There’s been a lot of talk over the past year or so about mobile payment systems and the concept of an iWallet. One of the challenges to any digital wallet concept is that it needs several components, most of which are provided by different companies and governed by different regulations. At a minimum, those components need to include on-device hardware, a mobile app or OS that can manage the transaction, a banking or credit card system that actually transfers money from your account to a retailer, support by major POS and cash register systems, and some mechanism for your phone to securely check-in with your selected account(s) to ensure money is available for purchases.
That’s a tall order and a lot of cooperation is needed when you have a different company providing each of those required functions. One way to simplify the process is to have one company deliver all or most of those functions on its own. There are few companies in the world that can pull all those capabilities together. One of them is Apple.
Apple is uniquely positioned when it comes to mobile payments. It designs and manufactures the iPhone, it creates and updates iOS, it can deliver any app that might be required, it already has an electronic payment system that it uses across its various online stores (iTunes, iBooks, and the Mac and iOS App Stores), and the company has been reinventing retail and payment technologies for over a decade in its stores around the world.
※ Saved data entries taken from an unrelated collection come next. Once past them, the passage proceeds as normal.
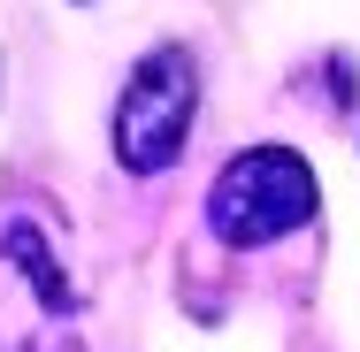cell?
Segmentation results:
<instances>
[{
  "label": "cell",
  "mask_w": 360,
  "mask_h": 352,
  "mask_svg": "<svg viewBox=\"0 0 360 352\" xmlns=\"http://www.w3.org/2000/svg\"><path fill=\"white\" fill-rule=\"evenodd\" d=\"M0 245H8V261H23V276L39 283V299H46V306H70V283L54 276V261H46V245H39V230H31L23 214L0 230Z\"/></svg>",
  "instance_id": "obj_3"
},
{
  "label": "cell",
  "mask_w": 360,
  "mask_h": 352,
  "mask_svg": "<svg viewBox=\"0 0 360 352\" xmlns=\"http://www.w3.org/2000/svg\"><path fill=\"white\" fill-rule=\"evenodd\" d=\"M192 107H200V70L184 46H153L123 100H115V161L131 176H161L176 153H184V131H192Z\"/></svg>",
  "instance_id": "obj_2"
},
{
  "label": "cell",
  "mask_w": 360,
  "mask_h": 352,
  "mask_svg": "<svg viewBox=\"0 0 360 352\" xmlns=\"http://www.w3.org/2000/svg\"><path fill=\"white\" fill-rule=\"evenodd\" d=\"M314 169L291 145H245L207 184V230L222 245H276L314 214Z\"/></svg>",
  "instance_id": "obj_1"
}]
</instances>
The only things Apple is really lacking is support from merchant point of sale systems and broader access to your finances to facilitate choosing an account for payments.
That brings us to an important question: Do we want to provide Apple with that much information? Put a slightly different way, are we comfortable with Apple essentially acting as our bank?
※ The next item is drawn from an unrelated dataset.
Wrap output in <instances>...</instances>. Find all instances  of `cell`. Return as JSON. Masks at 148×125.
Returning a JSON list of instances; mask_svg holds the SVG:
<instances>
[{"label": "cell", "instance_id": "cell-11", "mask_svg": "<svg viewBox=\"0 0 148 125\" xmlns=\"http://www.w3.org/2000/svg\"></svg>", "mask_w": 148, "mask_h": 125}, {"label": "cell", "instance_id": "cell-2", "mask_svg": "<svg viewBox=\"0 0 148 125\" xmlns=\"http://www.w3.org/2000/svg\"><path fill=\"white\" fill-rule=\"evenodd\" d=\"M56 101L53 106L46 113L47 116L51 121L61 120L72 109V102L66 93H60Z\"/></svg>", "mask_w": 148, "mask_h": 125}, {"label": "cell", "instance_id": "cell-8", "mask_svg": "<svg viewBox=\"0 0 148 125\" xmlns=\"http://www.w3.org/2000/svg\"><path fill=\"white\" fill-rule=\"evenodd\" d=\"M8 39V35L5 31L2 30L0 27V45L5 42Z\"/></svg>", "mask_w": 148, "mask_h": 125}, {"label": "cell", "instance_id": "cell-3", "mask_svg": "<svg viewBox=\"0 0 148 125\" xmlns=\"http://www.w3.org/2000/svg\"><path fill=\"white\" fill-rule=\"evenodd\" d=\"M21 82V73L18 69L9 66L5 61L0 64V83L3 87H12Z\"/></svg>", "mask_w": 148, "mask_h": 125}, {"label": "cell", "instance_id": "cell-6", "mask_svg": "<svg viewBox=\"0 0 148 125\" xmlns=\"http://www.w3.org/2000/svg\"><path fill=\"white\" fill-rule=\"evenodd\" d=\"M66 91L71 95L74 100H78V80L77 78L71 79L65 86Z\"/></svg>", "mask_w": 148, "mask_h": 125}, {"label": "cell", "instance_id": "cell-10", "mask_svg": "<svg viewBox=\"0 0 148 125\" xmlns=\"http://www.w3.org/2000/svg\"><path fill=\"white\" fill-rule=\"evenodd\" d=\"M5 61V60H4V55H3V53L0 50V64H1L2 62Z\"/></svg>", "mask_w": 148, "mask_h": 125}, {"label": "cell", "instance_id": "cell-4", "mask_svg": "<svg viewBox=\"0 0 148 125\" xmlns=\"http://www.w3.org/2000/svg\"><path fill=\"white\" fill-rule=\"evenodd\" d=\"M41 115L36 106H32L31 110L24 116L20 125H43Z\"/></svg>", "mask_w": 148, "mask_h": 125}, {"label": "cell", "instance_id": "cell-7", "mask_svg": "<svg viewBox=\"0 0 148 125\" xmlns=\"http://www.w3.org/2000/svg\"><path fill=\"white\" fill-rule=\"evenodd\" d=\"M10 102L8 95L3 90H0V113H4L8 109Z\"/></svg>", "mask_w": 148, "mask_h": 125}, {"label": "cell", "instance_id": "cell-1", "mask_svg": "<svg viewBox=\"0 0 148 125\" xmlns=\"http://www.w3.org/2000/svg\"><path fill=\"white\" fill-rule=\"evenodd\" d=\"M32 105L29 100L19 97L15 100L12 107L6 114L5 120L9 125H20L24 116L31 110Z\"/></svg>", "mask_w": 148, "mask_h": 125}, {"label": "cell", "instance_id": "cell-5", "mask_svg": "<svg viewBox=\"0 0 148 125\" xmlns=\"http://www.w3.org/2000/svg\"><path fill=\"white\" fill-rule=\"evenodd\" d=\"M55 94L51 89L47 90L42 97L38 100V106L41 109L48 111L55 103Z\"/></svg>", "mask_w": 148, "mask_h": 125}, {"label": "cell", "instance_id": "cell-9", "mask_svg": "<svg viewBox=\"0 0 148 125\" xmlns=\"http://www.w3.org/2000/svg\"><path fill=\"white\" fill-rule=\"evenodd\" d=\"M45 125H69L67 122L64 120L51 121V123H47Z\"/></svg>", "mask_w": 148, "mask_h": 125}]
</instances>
The idea of Apple as a bank isn’t as far-fetched as it may sound. Anyone with a PayPal account and PayPal’s iPhone app probably knows that, in addition to transferring money to your PayPal account from your bank, you can deposit checks directly into your PayPal account by snapping photos of the front and back of the check. Similarly, PayPal is expanding into retail outlets and allowing you to pay by entering your mobile phone number and a pin code. Even before PayPal launched those features, it had already established its own debit and credit cards. Those are all common features that traditionally have been handled by banks.
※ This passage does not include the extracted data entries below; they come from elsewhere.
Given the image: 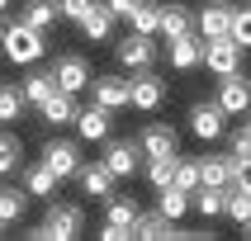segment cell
Masks as SVG:
<instances>
[{
	"mask_svg": "<svg viewBox=\"0 0 251 241\" xmlns=\"http://www.w3.org/2000/svg\"><path fill=\"white\" fill-rule=\"evenodd\" d=\"M0 52H5V62H14V66H33V62L48 52L43 28L24 24V19H10V24L0 28Z\"/></svg>",
	"mask_w": 251,
	"mask_h": 241,
	"instance_id": "cell-1",
	"label": "cell"
},
{
	"mask_svg": "<svg viewBox=\"0 0 251 241\" xmlns=\"http://www.w3.org/2000/svg\"><path fill=\"white\" fill-rule=\"evenodd\" d=\"M81 232H85L81 203H48L43 222L33 227V232H24V237H28V241H76Z\"/></svg>",
	"mask_w": 251,
	"mask_h": 241,
	"instance_id": "cell-2",
	"label": "cell"
},
{
	"mask_svg": "<svg viewBox=\"0 0 251 241\" xmlns=\"http://www.w3.org/2000/svg\"><path fill=\"white\" fill-rule=\"evenodd\" d=\"M90 95H95V104H104V109H133V76H119V71H104V76H95L90 81Z\"/></svg>",
	"mask_w": 251,
	"mask_h": 241,
	"instance_id": "cell-3",
	"label": "cell"
},
{
	"mask_svg": "<svg viewBox=\"0 0 251 241\" xmlns=\"http://www.w3.org/2000/svg\"><path fill=\"white\" fill-rule=\"evenodd\" d=\"M114 57H119L124 71H147L156 62V38L152 33H128V38L114 43Z\"/></svg>",
	"mask_w": 251,
	"mask_h": 241,
	"instance_id": "cell-4",
	"label": "cell"
},
{
	"mask_svg": "<svg viewBox=\"0 0 251 241\" xmlns=\"http://www.w3.org/2000/svg\"><path fill=\"white\" fill-rule=\"evenodd\" d=\"M242 47L232 33L227 38H204V66L213 71V76H232V71H242Z\"/></svg>",
	"mask_w": 251,
	"mask_h": 241,
	"instance_id": "cell-5",
	"label": "cell"
},
{
	"mask_svg": "<svg viewBox=\"0 0 251 241\" xmlns=\"http://www.w3.org/2000/svg\"><path fill=\"white\" fill-rule=\"evenodd\" d=\"M218 104L227 109V118H247L251 113V81L242 76V71H232V76H218Z\"/></svg>",
	"mask_w": 251,
	"mask_h": 241,
	"instance_id": "cell-6",
	"label": "cell"
},
{
	"mask_svg": "<svg viewBox=\"0 0 251 241\" xmlns=\"http://www.w3.org/2000/svg\"><path fill=\"white\" fill-rule=\"evenodd\" d=\"M104 166L114 170V180H128V175H138V161H142V142L133 137H114V142H104V156H100Z\"/></svg>",
	"mask_w": 251,
	"mask_h": 241,
	"instance_id": "cell-7",
	"label": "cell"
},
{
	"mask_svg": "<svg viewBox=\"0 0 251 241\" xmlns=\"http://www.w3.org/2000/svg\"><path fill=\"white\" fill-rule=\"evenodd\" d=\"M190 132H195L199 142H218L227 137V109L213 99V104H195L190 109Z\"/></svg>",
	"mask_w": 251,
	"mask_h": 241,
	"instance_id": "cell-8",
	"label": "cell"
},
{
	"mask_svg": "<svg viewBox=\"0 0 251 241\" xmlns=\"http://www.w3.org/2000/svg\"><path fill=\"white\" fill-rule=\"evenodd\" d=\"M52 76H57V90H67V95H81V90H90V62L85 57H76V52H67V57H57L52 62Z\"/></svg>",
	"mask_w": 251,
	"mask_h": 241,
	"instance_id": "cell-9",
	"label": "cell"
},
{
	"mask_svg": "<svg viewBox=\"0 0 251 241\" xmlns=\"http://www.w3.org/2000/svg\"><path fill=\"white\" fill-rule=\"evenodd\" d=\"M161 104H166V81H161L152 66L133 71V109L138 113H156Z\"/></svg>",
	"mask_w": 251,
	"mask_h": 241,
	"instance_id": "cell-10",
	"label": "cell"
},
{
	"mask_svg": "<svg viewBox=\"0 0 251 241\" xmlns=\"http://www.w3.org/2000/svg\"><path fill=\"white\" fill-rule=\"evenodd\" d=\"M232 10H237L232 0H209V5L195 14V28L204 38H227V33H232Z\"/></svg>",
	"mask_w": 251,
	"mask_h": 241,
	"instance_id": "cell-11",
	"label": "cell"
},
{
	"mask_svg": "<svg viewBox=\"0 0 251 241\" xmlns=\"http://www.w3.org/2000/svg\"><path fill=\"white\" fill-rule=\"evenodd\" d=\"M166 57H171V66L176 71H199L204 66V33H185V38H171L166 43Z\"/></svg>",
	"mask_w": 251,
	"mask_h": 241,
	"instance_id": "cell-12",
	"label": "cell"
},
{
	"mask_svg": "<svg viewBox=\"0 0 251 241\" xmlns=\"http://www.w3.org/2000/svg\"><path fill=\"white\" fill-rule=\"evenodd\" d=\"M133 237H138V241H185V227L171 222L166 213H138Z\"/></svg>",
	"mask_w": 251,
	"mask_h": 241,
	"instance_id": "cell-13",
	"label": "cell"
},
{
	"mask_svg": "<svg viewBox=\"0 0 251 241\" xmlns=\"http://www.w3.org/2000/svg\"><path fill=\"white\" fill-rule=\"evenodd\" d=\"M43 161H48L62 180H76V170H81V147L67 142V137H52L48 147H43Z\"/></svg>",
	"mask_w": 251,
	"mask_h": 241,
	"instance_id": "cell-14",
	"label": "cell"
},
{
	"mask_svg": "<svg viewBox=\"0 0 251 241\" xmlns=\"http://www.w3.org/2000/svg\"><path fill=\"white\" fill-rule=\"evenodd\" d=\"M138 142H142V156H176L180 152V132L171 123H147L138 132Z\"/></svg>",
	"mask_w": 251,
	"mask_h": 241,
	"instance_id": "cell-15",
	"label": "cell"
},
{
	"mask_svg": "<svg viewBox=\"0 0 251 241\" xmlns=\"http://www.w3.org/2000/svg\"><path fill=\"white\" fill-rule=\"evenodd\" d=\"M76 184H81V194H90V198H100V203H104V198L114 194V170L104 166V161H90V166L81 161V170H76Z\"/></svg>",
	"mask_w": 251,
	"mask_h": 241,
	"instance_id": "cell-16",
	"label": "cell"
},
{
	"mask_svg": "<svg viewBox=\"0 0 251 241\" xmlns=\"http://www.w3.org/2000/svg\"><path fill=\"white\" fill-rule=\"evenodd\" d=\"M109 128H114V109H104V104H90V109L76 113L81 142H109Z\"/></svg>",
	"mask_w": 251,
	"mask_h": 241,
	"instance_id": "cell-17",
	"label": "cell"
},
{
	"mask_svg": "<svg viewBox=\"0 0 251 241\" xmlns=\"http://www.w3.org/2000/svg\"><path fill=\"white\" fill-rule=\"evenodd\" d=\"M38 113H43V123H48V128H71L81 109H76V95H67V90H52V95L38 104Z\"/></svg>",
	"mask_w": 251,
	"mask_h": 241,
	"instance_id": "cell-18",
	"label": "cell"
},
{
	"mask_svg": "<svg viewBox=\"0 0 251 241\" xmlns=\"http://www.w3.org/2000/svg\"><path fill=\"white\" fill-rule=\"evenodd\" d=\"M114 24H119V19H114V10L104 5V0H95V5H90V14H85V19H81L76 28L85 33V43H109Z\"/></svg>",
	"mask_w": 251,
	"mask_h": 241,
	"instance_id": "cell-19",
	"label": "cell"
},
{
	"mask_svg": "<svg viewBox=\"0 0 251 241\" xmlns=\"http://www.w3.org/2000/svg\"><path fill=\"white\" fill-rule=\"evenodd\" d=\"M57 184H62V175H57L48 161H33V166H24V189L33 198H52L57 194Z\"/></svg>",
	"mask_w": 251,
	"mask_h": 241,
	"instance_id": "cell-20",
	"label": "cell"
},
{
	"mask_svg": "<svg viewBox=\"0 0 251 241\" xmlns=\"http://www.w3.org/2000/svg\"><path fill=\"white\" fill-rule=\"evenodd\" d=\"M185 33H195V14H190V5H180V0H171V5H161V38H185Z\"/></svg>",
	"mask_w": 251,
	"mask_h": 241,
	"instance_id": "cell-21",
	"label": "cell"
},
{
	"mask_svg": "<svg viewBox=\"0 0 251 241\" xmlns=\"http://www.w3.org/2000/svg\"><path fill=\"white\" fill-rule=\"evenodd\" d=\"M190 208H195V194H190V189H180V184H166V189H156V213H166L171 222H180Z\"/></svg>",
	"mask_w": 251,
	"mask_h": 241,
	"instance_id": "cell-22",
	"label": "cell"
},
{
	"mask_svg": "<svg viewBox=\"0 0 251 241\" xmlns=\"http://www.w3.org/2000/svg\"><path fill=\"white\" fill-rule=\"evenodd\" d=\"M28 189L24 184H19V189H14V184H0V222L10 227V222H24V213H28Z\"/></svg>",
	"mask_w": 251,
	"mask_h": 241,
	"instance_id": "cell-23",
	"label": "cell"
},
{
	"mask_svg": "<svg viewBox=\"0 0 251 241\" xmlns=\"http://www.w3.org/2000/svg\"><path fill=\"white\" fill-rule=\"evenodd\" d=\"M19 19L48 33V28L62 19V5H57V0H24V5H19Z\"/></svg>",
	"mask_w": 251,
	"mask_h": 241,
	"instance_id": "cell-24",
	"label": "cell"
},
{
	"mask_svg": "<svg viewBox=\"0 0 251 241\" xmlns=\"http://www.w3.org/2000/svg\"><path fill=\"white\" fill-rule=\"evenodd\" d=\"M232 189V184H227ZM227 189L223 184H199L195 189V213L199 218H218V213H227Z\"/></svg>",
	"mask_w": 251,
	"mask_h": 241,
	"instance_id": "cell-25",
	"label": "cell"
},
{
	"mask_svg": "<svg viewBox=\"0 0 251 241\" xmlns=\"http://www.w3.org/2000/svg\"><path fill=\"white\" fill-rule=\"evenodd\" d=\"M176 161H180V152H176V156H147V166H142L147 184H152V189H166V184H176Z\"/></svg>",
	"mask_w": 251,
	"mask_h": 241,
	"instance_id": "cell-26",
	"label": "cell"
},
{
	"mask_svg": "<svg viewBox=\"0 0 251 241\" xmlns=\"http://www.w3.org/2000/svg\"><path fill=\"white\" fill-rule=\"evenodd\" d=\"M133 33H161V0H138V10H133Z\"/></svg>",
	"mask_w": 251,
	"mask_h": 241,
	"instance_id": "cell-27",
	"label": "cell"
},
{
	"mask_svg": "<svg viewBox=\"0 0 251 241\" xmlns=\"http://www.w3.org/2000/svg\"><path fill=\"white\" fill-rule=\"evenodd\" d=\"M19 85H24V99L33 104V109H38L43 99H48V95L57 90V76H52V71H28V76H24Z\"/></svg>",
	"mask_w": 251,
	"mask_h": 241,
	"instance_id": "cell-28",
	"label": "cell"
},
{
	"mask_svg": "<svg viewBox=\"0 0 251 241\" xmlns=\"http://www.w3.org/2000/svg\"><path fill=\"white\" fill-rule=\"evenodd\" d=\"M138 198H128V194H109L104 198V218H109V222H119V227H133L138 222Z\"/></svg>",
	"mask_w": 251,
	"mask_h": 241,
	"instance_id": "cell-29",
	"label": "cell"
},
{
	"mask_svg": "<svg viewBox=\"0 0 251 241\" xmlns=\"http://www.w3.org/2000/svg\"><path fill=\"white\" fill-rule=\"evenodd\" d=\"M24 109H28L24 85H0V123H14Z\"/></svg>",
	"mask_w": 251,
	"mask_h": 241,
	"instance_id": "cell-30",
	"label": "cell"
},
{
	"mask_svg": "<svg viewBox=\"0 0 251 241\" xmlns=\"http://www.w3.org/2000/svg\"><path fill=\"white\" fill-rule=\"evenodd\" d=\"M227 218H232V222H251V189H242V184H232V189H227Z\"/></svg>",
	"mask_w": 251,
	"mask_h": 241,
	"instance_id": "cell-31",
	"label": "cell"
},
{
	"mask_svg": "<svg viewBox=\"0 0 251 241\" xmlns=\"http://www.w3.org/2000/svg\"><path fill=\"white\" fill-rule=\"evenodd\" d=\"M19 156H24V142L10 137V132H0V175H14L19 170Z\"/></svg>",
	"mask_w": 251,
	"mask_h": 241,
	"instance_id": "cell-32",
	"label": "cell"
},
{
	"mask_svg": "<svg viewBox=\"0 0 251 241\" xmlns=\"http://www.w3.org/2000/svg\"><path fill=\"white\" fill-rule=\"evenodd\" d=\"M227 152H232V161H237V166H247V161H251V128H247V123L227 132Z\"/></svg>",
	"mask_w": 251,
	"mask_h": 241,
	"instance_id": "cell-33",
	"label": "cell"
},
{
	"mask_svg": "<svg viewBox=\"0 0 251 241\" xmlns=\"http://www.w3.org/2000/svg\"><path fill=\"white\" fill-rule=\"evenodd\" d=\"M176 184L195 194L199 184H204V175H199V161H190V156H180V161H176Z\"/></svg>",
	"mask_w": 251,
	"mask_h": 241,
	"instance_id": "cell-34",
	"label": "cell"
},
{
	"mask_svg": "<svg viewBox=\"0 0 251 241\" xmlns=\"http://www.w3.org/2000/svg\"><path fill=\"white\" fill-rule=\"evenodd\" d=\"M232 38H237L242 47H251V5H237V10H232Z\"/></svg>",
	"mask_w": 251,
	"mask_h": 241,
	"instance_id": "cell-35",
	"label": "cell"
},
{
	"mask_svg": "<svg viewBox=\"0 0 251 241\" xmlns=\"http://www.w3.org/2000/svg\"><path fill=\"white\" fill-rule=\"evenodd\" d=\"M57 5H62V19H71V24H81L85 14H90V5H95V0H57Z\"/></svg>",
	"mask_w": 251,
	"mask_h": 241,
	"instance_id": "cell-36",
	"label": "cell"
},
{
	"mask_svg": "<svg viewBox=\"0 0 251 241\" xmlns=\"http://www.w3.org/2000/svg\"><path fill=\"white\" fill-rule=\"evenodd\" d=\"M95 237H100V241H133V227H119V222H109V218H104Z\"/></svg>",
	"mask_w": 251,
	"mask_h": 241,
	"instance_id": "cell-37",
	"label": "cell"
},
{
	"mask_svg": "<svg viewBox=\"0 0 251 241\" xmlns=\"http://www.w3.org/2000/svg\"><path fill=\"white\" fill-rule=\"evenodd\" d=\"M114 10V19H133V10H138V0H104Z\"/></svg>",
	"mask_w": 251,
	"mask_h": 241,
	"instance_id": "cell-38",
	"label": "cell"
},
{
	"mask_svg": "<svg viewBox=\"0 0 251 241\" xmlns=\"http://www.w3.org/2000/svg\"><path fill=\"white\" fill-rule=\"evenodd\" d=\"M237 184H242V189H251V161H247V166H237Z\"/></svg>",
	"mask_w": 251,
	"mask_h": 241,
	"instance_id": "cell-39",
	"label": "cell"
},
{
	"mask_svg": "<svg viewBox=\"0 0 251 241\" xmlns=\"http://www.w3.org/2000/svg\"><path fill=\"white\" fill-rule=\"evenodd\" d=\"M10 5H14V0H0V14H10Z\"/></svg>",
	"mask_w": 251,
	"mask_h": 241,
	"instance_id": "cell-40",
	"label": "cell"
},
{
	"mask_svg": "<svg viewBox=\"0 0 251 241\" xmlns=\"http://www.w3.org/2000/svg\"><path fill=\"white\" fill-rule=\"evenodd\" d=\"M242 237H247V241H251V222H242Z\"/></svg>",
	"mask_w": 251,
	"mask_h": 241,
	"instance_id": "cell-41",
	"label": "cell"
},
{
	"mask_svg": "<svg viewBox=\"0 0 251 241\" xmlns=\"http://www.w3.org/2000/svg\"><path fill=\"white\" fill-rule=\"evenodd\" d=\"M247 128H251V113H247Z\"/></svg>",
	"mask_w": 251,
	"mask_h": 241,
	"instance_id": "cell-42",
	"label": "cell"
},
{
	"mask_svg": "<svg viewBox=\"0 0 251 241\" xmlns=\"http://www.w3.org/2000/svg\"><path fill=\"white\" fill-rule=\"evenodd\" d=\"M0 227H5V222H0Z\"/></svg>",
	"mask_w": 251,
	"mask_h": 241,
	"instance_id": "cell-43",
	"label": "cell"
}]
</instances>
Apple’s payment infrastructure has some of those banking features already, most notably the ability to link to a credit/debit card (or a PayPal account) and the ability to facilitate account funding in the form of gift cards. Funding an account with gift cards isn’t the same thing as depositing money, primarily because you can’t convert them back to cash, but conceptually it’s pretty similar.
A post on the IP Carrier blog notes that a survey indicated American consumers are very receptive to the iWallet concept and don’t have qualms about trusting non-bank companies with traditional banking functions. It also notes that mobile carriers and service providers in Africa frequently act as electronic payment and money transfer agents, making them de facto banking operations to some extent.
Closer to home, non-bank companies already handle some banking functions. GreenDot’s MoneyPak system enables users to place money into an electronic account for bill paying and debit card purchases. Walmart has introduced several key banking features in Walmat Money Centers in its store and online. Those features include check cashing, bill payment, money orders, and debit cards – all things traditionally done by banks.
Using those models and Apple’s existing infrastructure, the company could easily expand to offer some full-on banking capabilities like check deposits, multiple accounts for payments, and bill paying. Apple could also partner with a more traditional finance company to establish that functionality. The big question is whether or not we’ll trust Apple enough to play such a major role in our lives.